James Roy Newman (1907–1966) was an American mathematician and mathematical historian. He was also a lawyer, practicing in the state of New York from 1929 to 1941. During and after World War II, he held several positions in the United States government, including Chief Intelligence Officer at the US Embassy in London, Special Assistant to the Undersecretary of War, and Counsel to the US Senate Committee on Atomic Energy. In the latter capacity, he helped to draft the Atomic Energy Act of 1946. He became a member of the board of editors for Scientific American beginning in 1948. He is also credited for coining and first describing the mathematical concept "googol" in his book (co-authored by Edward Kasner) Mathematics and The Imagination.

Author 
In 1940 Newman wrote (with Edward Kasner) Mathematics and the Imagination in which he identified the mathematical concept of a very large but finite number, which he called "googol" and another large number called "googolplex" — this was the first time this number, and this term, were identified. In 1942 Newman wrote The Tools of War, which was an illustrated examination of warfare. In 1948 he published The control of atomic energy. In 1955 he wrote What is Science and in 1956 he published The World of Mathematics, a four volume library on the literature of mathematics from A'h-mosé the Scribe to Albert Einstein, presented with commentaries and notes (1956). The four volume series covers many branches of mathematics and represents a 15-year effort by Newman to collect what he felt were the most important essays in the field. With essays ranging from a biography of Srinivasa Ramanujan by Newman to Bertrand Russell's Definition of Number, the series is often praised as suitable for any level of mathematical skill. The series has been reprinted several times by various publishers. Newman also wrote Gödel's Proof (1958) with Ernest Nagel, presenting the main results of Gödel's incompleteness theorem and the mathematical work and philosophies leading up to its discovery in a more accessible manner. This book inspired Douglas Hofstadter to take up the study of mathematical logic, write his famous book Gödel, Escher, Bach, and prepare a second edition of Gödel's Proof, published in 2002. In 1961 Newman wrote Science and Sensibility, in 1962 The Rule of Folly and in 1963 The Harper Encyclopedia of Science.
####################
▶ **Work to complete**
A. Please say whether each statement agrees with the biography of James Roy Newman, giving yes or no and quoting the words that decide it: (i) Newman practiced law in New York from 1929 to 1941; (ii) The World of Mathematics was published in two volumes; (iii) Newman wrote Gödel's Proof together with Ernest Nagel.
B. According to the biography of James Roy Newman, in what year did he join the board of editors for Scientific American?
The data here comes from a separate source.

▶ **Data excerpt**
####################
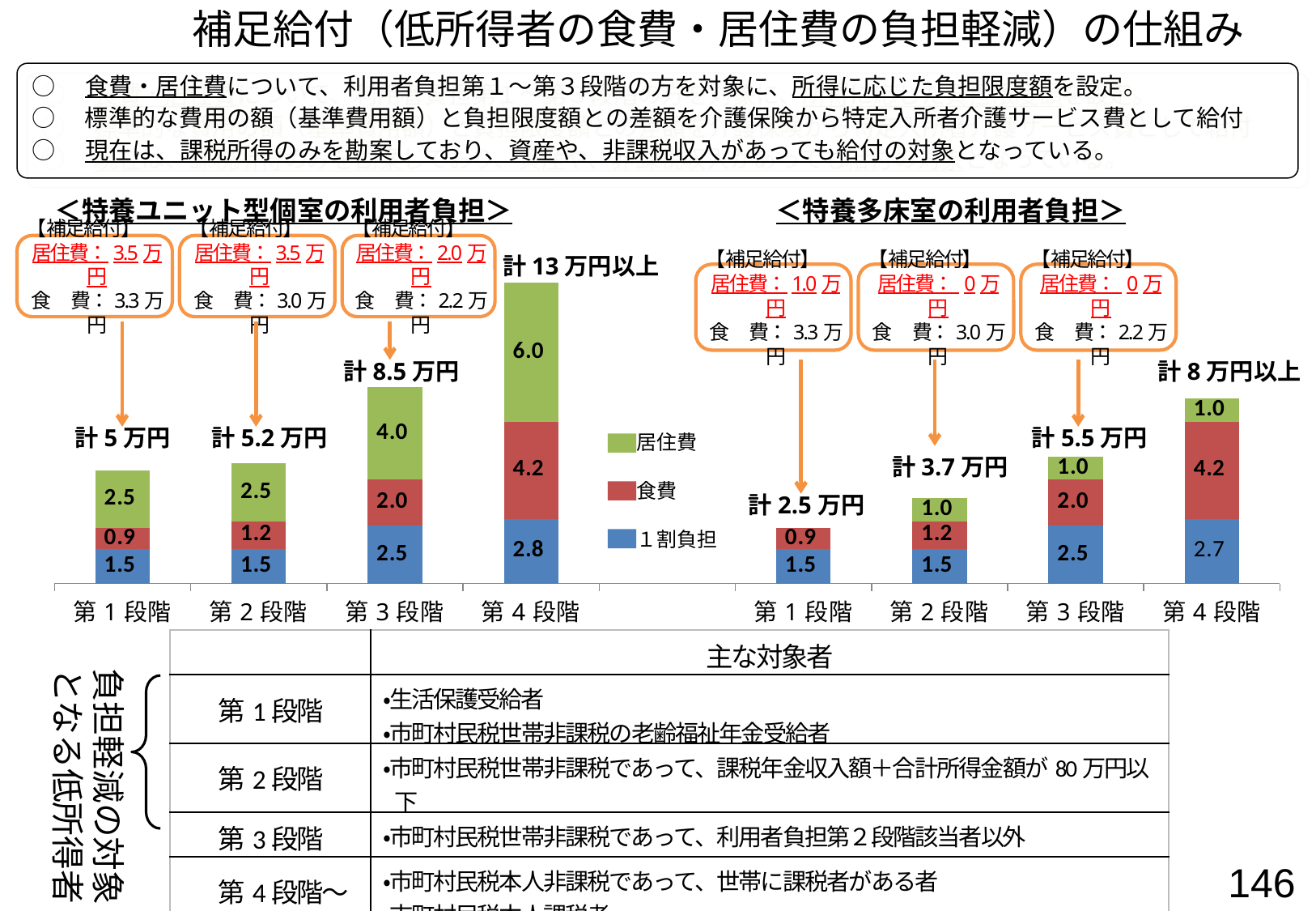
In the left chart (特養ユニット型個室の利用者負担), what is the difference between the 食費 value for 第４段階 and for 第１段階? 3.3 In the right chart (特養多床室の利用者負担), how many categories are shown on the x axis? 4 In the right chart (特養多床室の利用者負担), which has the larger １割負担 value, 第２段階 or 第３段階? 第３段階 In the right chart (特養多床室の利用者負担), what is the １割負担 value for 第４段階? 2.7 In the left chart (特養ユニット型個室の利用者負担), which category has the highest 居住費 value? 第４段階 In the left chart (特養ユニット型個室の利用者負担), how many series does the legend list? 3 In the left chart (特養ユニット型個室の利用者負担), what is the 居住費 value for 第３段階? 4.0 In the left chart (特養ユニット型個室の利用者負担), what is the total of the stacked bar for 第３段階? 8.5万円 In the legend between the two charts, what colour represents 居住費? Green In the left chart (特養ユニット型個室の利用者負担), do the １割負担 values rise or fall from 第１段階 to 第４段階? Rise In the right chart (特養多床室の利用者負担), what is the 食費 value for 第４段階? 4.2 What kind of chart is the left chart titled ＜特養ユニット型個室の利用者負担＞? Stacked bar chart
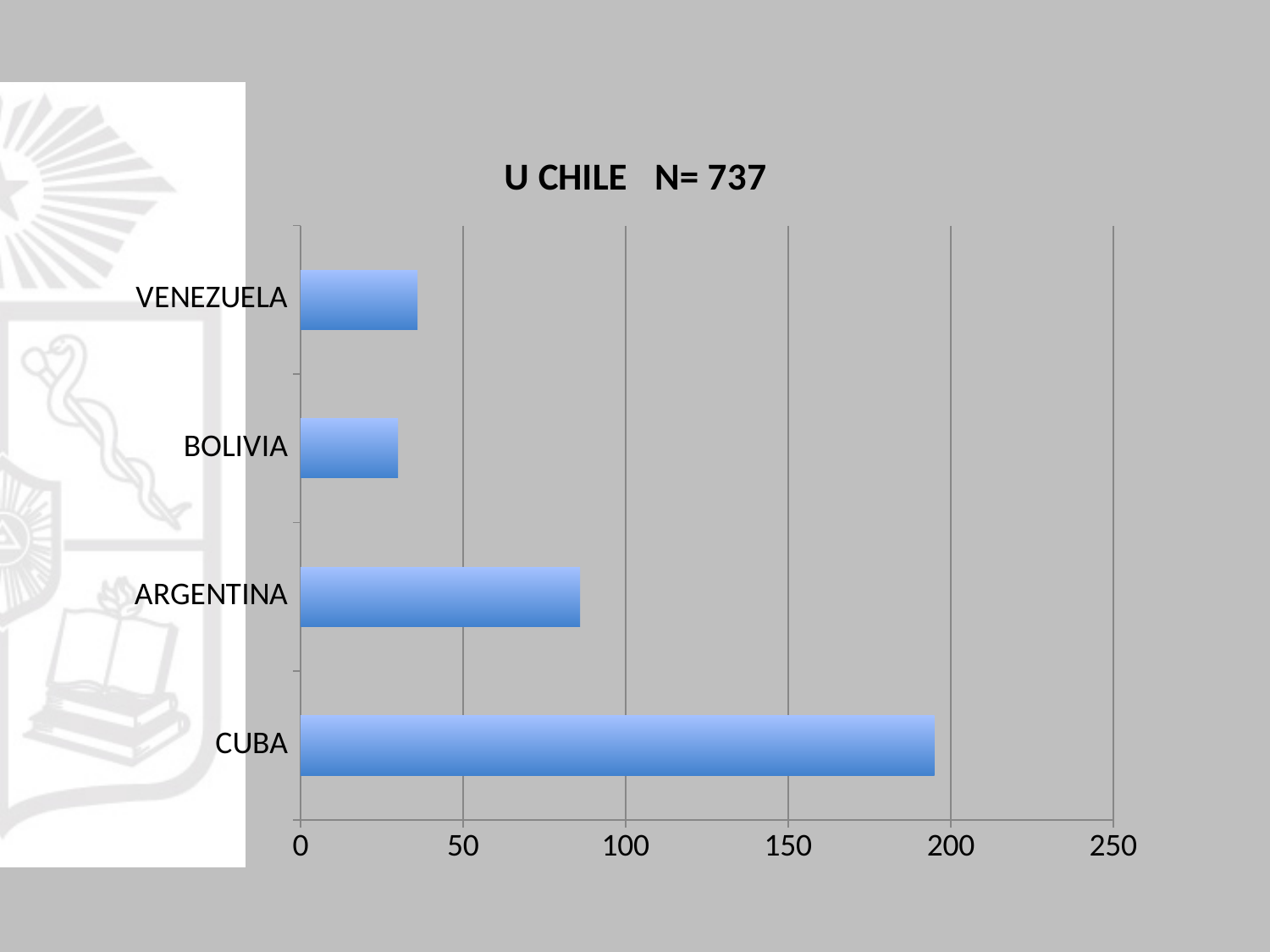
What kind of chart is shown on the slide? bar chart What is the title of the chart? U CHILE N= 737 Is the value for ARGENTINA greater or less than 50? greater How many countries are shown in the chart? 4 What is the highest value shown on the horizontal axis? 250 Is the value for ARGENTINA greater or less than 100? less Is the value for CUBA greater or less than 150? greater Which country has the lowest value in the chart? BOLIVIA Which country has the highest value in the chart? CUBA Which has a larger value, ARGENTINA or VENEZUELA? ARGENTINA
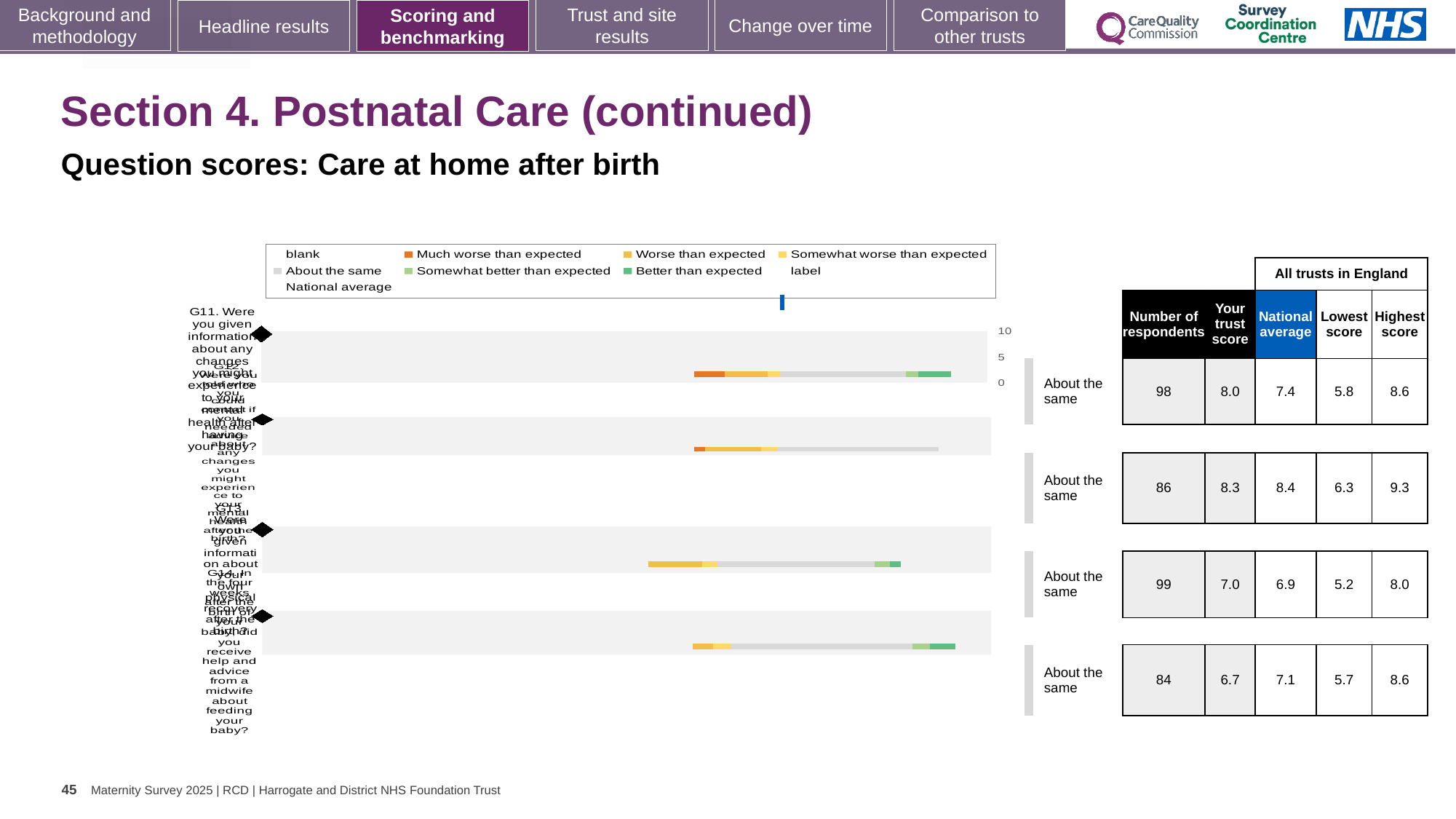
What kind of chart is shown on the slide? Bar chart What benchmark category is shown for each of the four question rows? About the same In the table beside the chart, what is the highest score for the second row? 9.3 In the table beside the chart, what is the lowest score for the third row? 5.2 In the chart legend, what colour represents 'Much worse than expected'? Orange In the table beside the chart, what is the trust score for the first row (G11, information about changes to mental health after having your baby)? 8.0 How many question rows (bars) does the chart show? 4 In the table beside the chart, what is the national average for the first row (G11)? 7.4 In the table beside the chart, how many respondents are listed for the second row? 86 In the chart legend, what colour represents 'Better than expected'? Green In the table beside the chart, which row has the highest 'Your trust score'? The second row (8.3) In the table beside the chart, what is the difference between the trust score and the national average for the first row (G11)? 0.6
####################
▶ **Responses per task**
A.
(i) Yes: "practicing in the state of New York from 1929 to 1941"
(ii) No: "a four volume library on the literature of mathematics"
(iii) Yes: "Newman also wrote Gödel's Proof (1958) with Ernest Nagel"

B. 1948